====== Records shown

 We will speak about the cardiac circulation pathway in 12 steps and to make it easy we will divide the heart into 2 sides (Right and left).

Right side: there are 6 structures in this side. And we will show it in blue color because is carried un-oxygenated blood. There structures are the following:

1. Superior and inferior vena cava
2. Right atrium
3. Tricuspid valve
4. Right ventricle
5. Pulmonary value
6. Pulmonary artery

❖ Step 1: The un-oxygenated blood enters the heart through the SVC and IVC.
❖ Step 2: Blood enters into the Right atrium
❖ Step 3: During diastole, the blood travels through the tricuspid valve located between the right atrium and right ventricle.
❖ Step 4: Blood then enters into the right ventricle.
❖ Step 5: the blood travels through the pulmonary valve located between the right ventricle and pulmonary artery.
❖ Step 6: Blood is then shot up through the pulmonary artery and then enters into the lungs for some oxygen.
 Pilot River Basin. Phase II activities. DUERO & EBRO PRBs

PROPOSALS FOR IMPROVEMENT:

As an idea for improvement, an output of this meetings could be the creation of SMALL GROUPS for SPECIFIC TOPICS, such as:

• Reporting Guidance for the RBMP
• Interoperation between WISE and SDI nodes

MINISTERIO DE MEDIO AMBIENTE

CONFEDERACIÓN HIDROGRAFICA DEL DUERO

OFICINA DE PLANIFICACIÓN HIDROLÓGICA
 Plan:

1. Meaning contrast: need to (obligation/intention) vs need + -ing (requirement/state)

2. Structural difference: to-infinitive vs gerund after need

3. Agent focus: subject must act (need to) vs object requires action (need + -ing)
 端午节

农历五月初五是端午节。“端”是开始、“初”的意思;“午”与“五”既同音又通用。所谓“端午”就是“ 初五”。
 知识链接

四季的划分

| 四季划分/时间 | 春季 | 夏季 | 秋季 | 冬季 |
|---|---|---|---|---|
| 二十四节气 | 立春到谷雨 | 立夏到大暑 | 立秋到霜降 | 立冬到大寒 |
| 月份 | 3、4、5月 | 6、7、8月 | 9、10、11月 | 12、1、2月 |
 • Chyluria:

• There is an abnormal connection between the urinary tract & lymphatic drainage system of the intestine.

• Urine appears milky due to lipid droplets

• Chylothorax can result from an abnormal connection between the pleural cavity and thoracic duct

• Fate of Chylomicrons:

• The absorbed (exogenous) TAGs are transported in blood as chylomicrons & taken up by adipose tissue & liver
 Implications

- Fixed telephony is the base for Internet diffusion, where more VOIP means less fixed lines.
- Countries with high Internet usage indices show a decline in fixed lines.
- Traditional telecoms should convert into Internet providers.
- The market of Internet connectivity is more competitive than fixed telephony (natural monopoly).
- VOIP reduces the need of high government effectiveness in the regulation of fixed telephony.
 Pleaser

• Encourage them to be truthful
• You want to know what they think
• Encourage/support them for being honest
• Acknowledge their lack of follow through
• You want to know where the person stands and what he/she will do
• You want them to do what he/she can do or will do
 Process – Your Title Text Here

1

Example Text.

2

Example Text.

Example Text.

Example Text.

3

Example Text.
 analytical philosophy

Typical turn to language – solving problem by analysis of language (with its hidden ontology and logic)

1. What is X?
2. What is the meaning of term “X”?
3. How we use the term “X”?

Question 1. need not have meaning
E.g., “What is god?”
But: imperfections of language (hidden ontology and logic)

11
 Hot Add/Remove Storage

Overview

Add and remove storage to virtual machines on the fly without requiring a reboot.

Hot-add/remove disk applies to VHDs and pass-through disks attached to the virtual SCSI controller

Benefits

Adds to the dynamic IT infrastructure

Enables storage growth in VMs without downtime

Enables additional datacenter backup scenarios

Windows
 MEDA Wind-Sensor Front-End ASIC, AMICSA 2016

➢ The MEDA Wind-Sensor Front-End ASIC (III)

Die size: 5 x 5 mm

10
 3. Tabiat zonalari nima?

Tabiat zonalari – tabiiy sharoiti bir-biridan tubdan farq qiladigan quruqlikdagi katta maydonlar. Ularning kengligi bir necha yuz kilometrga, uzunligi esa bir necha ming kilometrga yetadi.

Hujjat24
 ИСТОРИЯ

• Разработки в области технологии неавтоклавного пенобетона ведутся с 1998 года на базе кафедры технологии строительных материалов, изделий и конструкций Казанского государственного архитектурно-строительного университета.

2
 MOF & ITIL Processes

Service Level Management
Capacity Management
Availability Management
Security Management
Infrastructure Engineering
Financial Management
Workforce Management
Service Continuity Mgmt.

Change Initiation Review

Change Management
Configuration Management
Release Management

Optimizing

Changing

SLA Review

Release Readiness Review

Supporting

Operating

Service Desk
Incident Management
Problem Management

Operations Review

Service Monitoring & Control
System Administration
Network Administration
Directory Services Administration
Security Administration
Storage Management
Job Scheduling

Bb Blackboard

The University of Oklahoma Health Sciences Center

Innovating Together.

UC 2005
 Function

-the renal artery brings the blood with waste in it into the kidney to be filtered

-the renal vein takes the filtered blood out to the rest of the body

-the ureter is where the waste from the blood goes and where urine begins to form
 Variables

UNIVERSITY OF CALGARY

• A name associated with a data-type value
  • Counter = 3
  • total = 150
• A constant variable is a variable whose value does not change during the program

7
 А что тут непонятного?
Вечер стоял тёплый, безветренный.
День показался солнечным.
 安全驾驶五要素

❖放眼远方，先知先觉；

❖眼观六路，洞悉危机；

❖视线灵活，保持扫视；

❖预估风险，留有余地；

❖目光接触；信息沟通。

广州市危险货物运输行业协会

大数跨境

============

#### Problem to solve
Each line from the top of the records down to the one with "the right ventricle." must be retyped exactly; include both ends and nothing else.

#### Your response
 We will speak about the cardiac circulation pathway in 12 steps and to make it easy we will divide the heart into 2 sides (Right and left).

Right side: there are 6 structures in this side. And we will show it in blue color because is carried un-oxygenated blood. There structures are the following:

1. Superior and inferior vena cava
2. Right atrium
3. Tricuspid valve
4. Right ventricle
5. Pulmonary value
6. Pulmonary artery

❖ Step 1: The un-oxygenated blood enters the heart through the SVC and IVC.
❖ Step 2: Blood enters into the Right atrium
❖ Step 3: During diastole, the blood travels through the tricuspid valve located between the right atrium and right ventricle.
❖ Step 4: Blood then enters into the right ventricle.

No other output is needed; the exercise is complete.